■ **EXERCISE**:
When you reach the line that contains "Giường ngủ tân cổ điển (GN-012)", please begin copying, and carry on exactly to the last line of the material, leaving out every picture.

■ **DATA SECTION**:

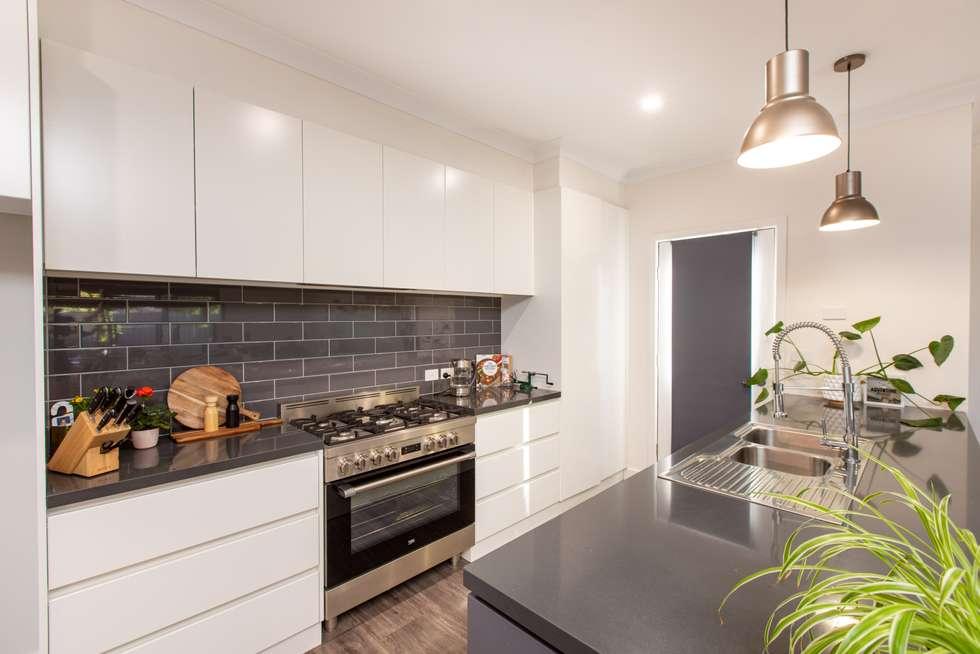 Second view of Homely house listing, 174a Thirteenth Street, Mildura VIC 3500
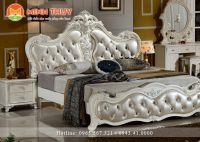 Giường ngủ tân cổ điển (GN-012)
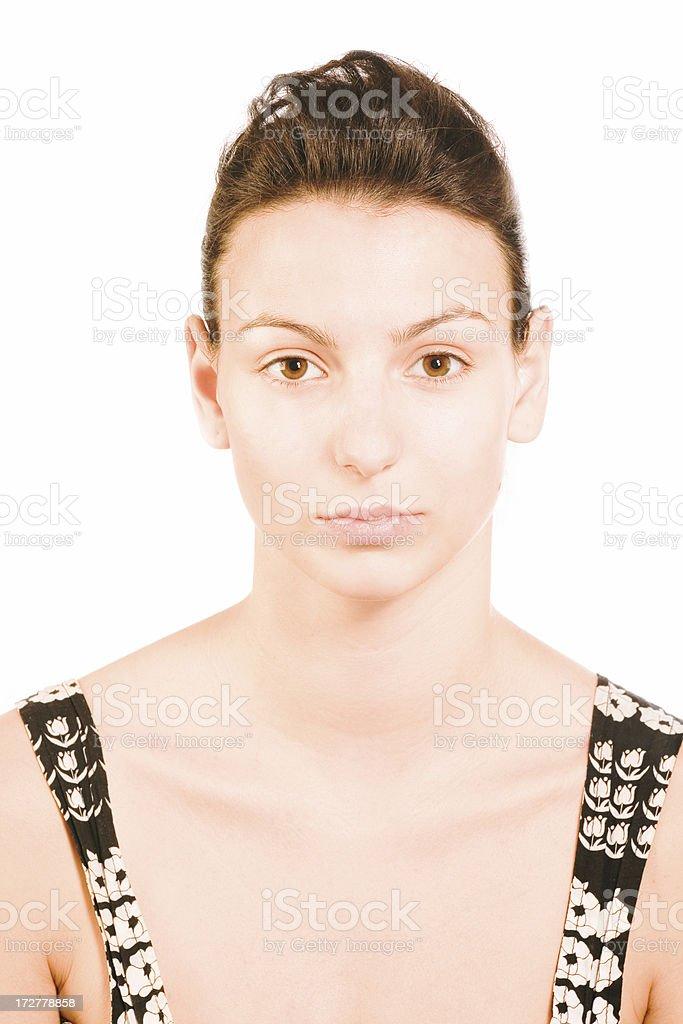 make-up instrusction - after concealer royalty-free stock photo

■ **THE ANSWER**:
 Giường ngủ tân cổ điển (GN-012)
 make-up instrusction - after concealer royalty-free stock photo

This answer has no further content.